Un an après l’arrivée de la Ferrari, le changement est profond. Sans forcément multiplier les longs trajets, le couple a déjà parcouru plus de 10 000 km. Mais surtout, leur vision de l’automobile a évolué. Là où la Porsche incarnait une solution unique et rationnelle, la Ferrari a ouvert la porte à une approche plus émotionnelle. Résultat : ils ont désormais ajouté un SUV Maserati Grecale à leur garage.

La semaine, place à la polyvalence du SUV. Le week-end, ils profitent de la Ferrari, souvent en roulant toit ouvert, même à allure modérée, simplement pour apprécier les lumières de la ville.

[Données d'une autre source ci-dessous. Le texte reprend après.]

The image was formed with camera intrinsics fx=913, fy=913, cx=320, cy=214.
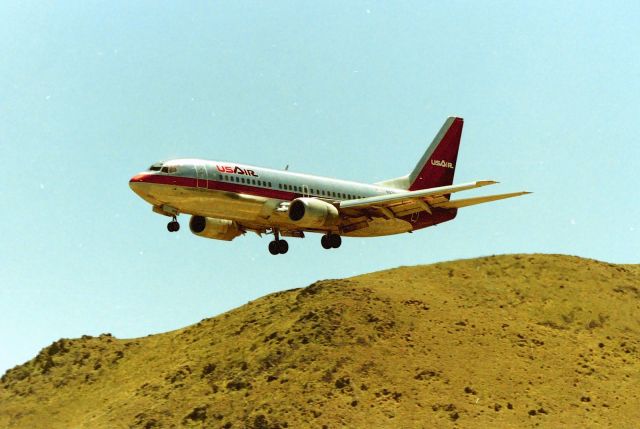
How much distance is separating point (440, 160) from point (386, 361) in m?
24.0

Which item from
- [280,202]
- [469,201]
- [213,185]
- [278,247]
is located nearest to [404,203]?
[469,201]

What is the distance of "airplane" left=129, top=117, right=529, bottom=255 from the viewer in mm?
47594

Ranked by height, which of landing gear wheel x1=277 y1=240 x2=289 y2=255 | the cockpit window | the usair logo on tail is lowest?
landing gear wheel x1=277 y1=240 x2=289 y2=255

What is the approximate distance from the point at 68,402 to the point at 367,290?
34123mm

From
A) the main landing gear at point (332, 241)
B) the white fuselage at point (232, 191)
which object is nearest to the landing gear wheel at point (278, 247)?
the white fuselage at point (232, 191)

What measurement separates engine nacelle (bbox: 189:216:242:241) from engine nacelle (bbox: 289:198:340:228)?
4.66 meters

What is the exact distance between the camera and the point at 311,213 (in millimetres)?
50781

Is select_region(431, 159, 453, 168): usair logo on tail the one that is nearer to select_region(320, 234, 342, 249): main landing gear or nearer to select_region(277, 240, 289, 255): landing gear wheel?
select_region(320, 234, 342, 249): main landing gear

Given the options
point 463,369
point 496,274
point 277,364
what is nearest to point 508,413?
point 463,369

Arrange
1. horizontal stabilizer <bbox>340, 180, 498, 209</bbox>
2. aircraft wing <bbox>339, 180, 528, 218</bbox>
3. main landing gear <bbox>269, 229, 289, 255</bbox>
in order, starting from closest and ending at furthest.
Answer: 1. horizontal stabilizer <bbox>340, 180, 498, 209</bbox>
2. aircraft wing <bbox>339, 180, 528, 218</bbox>
3. main landing gear <bbox>269, 229, 289, 255</bbox>

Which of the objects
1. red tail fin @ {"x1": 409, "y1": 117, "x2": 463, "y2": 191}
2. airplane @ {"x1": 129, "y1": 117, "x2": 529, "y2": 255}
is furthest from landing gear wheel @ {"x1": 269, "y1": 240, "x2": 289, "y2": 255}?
red tail fin @ {"x1": 409, "y1": 117, "x2": 463, "y2": 191}

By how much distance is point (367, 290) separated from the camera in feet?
314

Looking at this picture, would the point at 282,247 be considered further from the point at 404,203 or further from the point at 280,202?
the point at 404,203

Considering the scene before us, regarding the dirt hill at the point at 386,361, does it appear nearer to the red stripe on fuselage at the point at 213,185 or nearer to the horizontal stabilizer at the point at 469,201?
the horizontal stabilizer at the point at 469,201
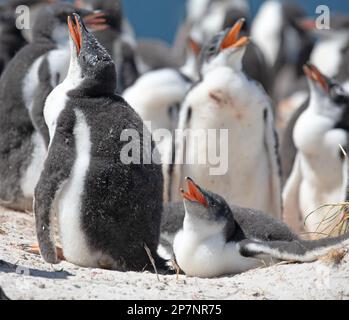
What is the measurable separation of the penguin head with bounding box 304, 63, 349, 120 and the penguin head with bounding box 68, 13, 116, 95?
2618mm

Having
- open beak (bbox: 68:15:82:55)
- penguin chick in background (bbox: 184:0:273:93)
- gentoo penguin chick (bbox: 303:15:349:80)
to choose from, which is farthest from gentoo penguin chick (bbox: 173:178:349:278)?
gentoo penguin chick (bbox: 303:15:349:80)

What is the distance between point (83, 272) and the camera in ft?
15.5

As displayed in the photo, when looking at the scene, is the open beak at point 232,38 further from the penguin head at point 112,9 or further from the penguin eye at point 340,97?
the penguin head at point 112,9

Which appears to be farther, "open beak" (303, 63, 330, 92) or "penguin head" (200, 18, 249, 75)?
"open beak" (303, 63, 330, 92)

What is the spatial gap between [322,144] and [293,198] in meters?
0.71

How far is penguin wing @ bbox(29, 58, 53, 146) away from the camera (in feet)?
20.9

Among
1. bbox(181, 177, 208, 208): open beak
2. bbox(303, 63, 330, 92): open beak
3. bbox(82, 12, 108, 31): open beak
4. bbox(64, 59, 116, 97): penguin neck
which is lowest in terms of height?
bbox(303, 63, 330, 92): open beak

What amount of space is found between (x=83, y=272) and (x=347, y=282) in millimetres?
1211

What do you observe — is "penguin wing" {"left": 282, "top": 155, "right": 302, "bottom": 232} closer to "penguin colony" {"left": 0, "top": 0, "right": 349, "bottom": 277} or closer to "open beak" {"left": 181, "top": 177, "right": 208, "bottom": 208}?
"penguin colony" {"left": 0, "top": 0, "right": 349, "bottom": 277}

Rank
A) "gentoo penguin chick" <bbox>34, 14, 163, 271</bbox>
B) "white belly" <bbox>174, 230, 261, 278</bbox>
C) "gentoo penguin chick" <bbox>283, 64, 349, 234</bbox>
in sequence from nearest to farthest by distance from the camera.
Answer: "gentoo penguin chick" <bbox>34, 14, 163, 271</bbox> < "white belly" <bbox>174, 230, 261, 278</bbox> < "gentoo penguin chick" <bbox>283, 64, 349, 234</bbox>

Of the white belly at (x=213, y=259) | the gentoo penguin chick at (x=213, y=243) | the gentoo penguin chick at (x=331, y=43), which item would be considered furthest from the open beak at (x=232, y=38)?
the gentoo penguin chick at (x=331, y=43)

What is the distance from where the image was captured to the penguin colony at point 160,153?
16.1 ft

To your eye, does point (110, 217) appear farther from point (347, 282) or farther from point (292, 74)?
point (292, 74)
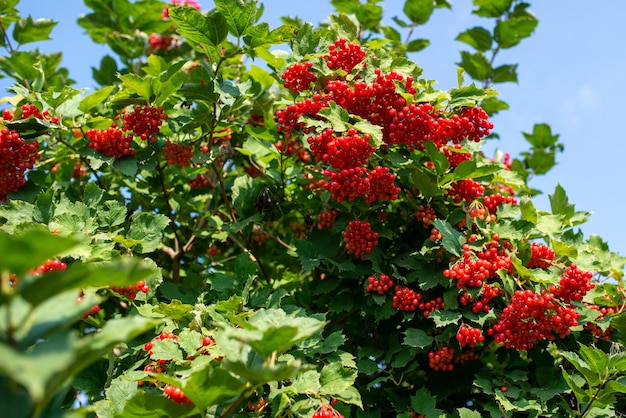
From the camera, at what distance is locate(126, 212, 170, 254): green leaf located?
3.49 m

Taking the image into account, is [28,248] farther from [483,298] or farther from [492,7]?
[492,7]

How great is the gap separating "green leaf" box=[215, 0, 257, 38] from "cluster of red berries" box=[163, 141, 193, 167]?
863mm

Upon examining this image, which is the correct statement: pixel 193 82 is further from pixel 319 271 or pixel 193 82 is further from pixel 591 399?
pixel 591 399

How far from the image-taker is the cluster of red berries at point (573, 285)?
3521 millimetres

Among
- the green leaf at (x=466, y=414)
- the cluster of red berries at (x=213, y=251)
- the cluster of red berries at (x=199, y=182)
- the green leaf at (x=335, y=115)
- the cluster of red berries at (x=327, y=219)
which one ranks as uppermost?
the cluster of red berries at (x=199, y=182)

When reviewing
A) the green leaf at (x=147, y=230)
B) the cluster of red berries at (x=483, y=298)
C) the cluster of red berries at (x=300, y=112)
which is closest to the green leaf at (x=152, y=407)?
the green leaf at (x=147, y=230)

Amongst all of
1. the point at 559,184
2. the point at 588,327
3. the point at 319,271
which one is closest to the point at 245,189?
the point at 319,271

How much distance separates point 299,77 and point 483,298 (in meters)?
1.79

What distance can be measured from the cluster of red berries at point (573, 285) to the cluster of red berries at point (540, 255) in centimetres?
15

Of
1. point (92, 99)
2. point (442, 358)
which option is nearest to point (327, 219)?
point (442, 358)

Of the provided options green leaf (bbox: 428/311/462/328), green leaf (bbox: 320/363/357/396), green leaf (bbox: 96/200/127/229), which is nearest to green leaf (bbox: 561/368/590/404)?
green leaf (bbox: 428/311/462/328)

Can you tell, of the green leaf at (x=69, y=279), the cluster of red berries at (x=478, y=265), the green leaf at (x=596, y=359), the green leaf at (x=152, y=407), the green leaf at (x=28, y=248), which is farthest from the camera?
the cluster of red berries at (x=478, y=265)

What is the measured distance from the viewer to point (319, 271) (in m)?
4.41

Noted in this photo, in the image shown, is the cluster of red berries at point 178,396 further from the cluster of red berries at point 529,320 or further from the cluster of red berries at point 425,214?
the cluster of red berries at point 425,214
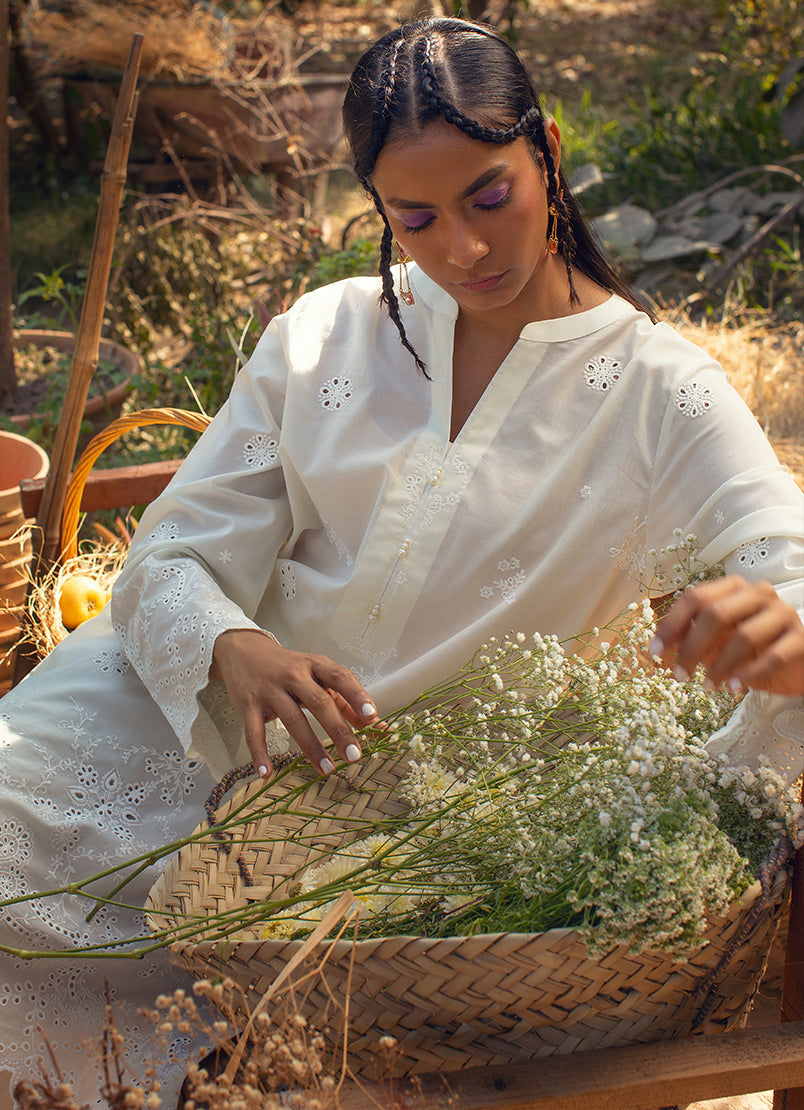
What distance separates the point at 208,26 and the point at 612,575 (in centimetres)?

Ils ont même commencé à explorer un univers qui leur était totalement étranger : celui des circuits. Une visite au Fuji Speedway, suivie d’une course GT, a été un véritable déclic. Ils envisagent désormais de franchir une nouvelle étape.

En quittant Porsche après 18 ans, Kenichi Yokobori et Tomoko Komata n’ont pas simplement changé de voiture. Ils ont changé de philosophie. La rationalité allemande a laissé place à l’émotion italienne. Et surtout, à une forme d’urgence : celle de vivre certaines expériences tant qu’il est encore temps.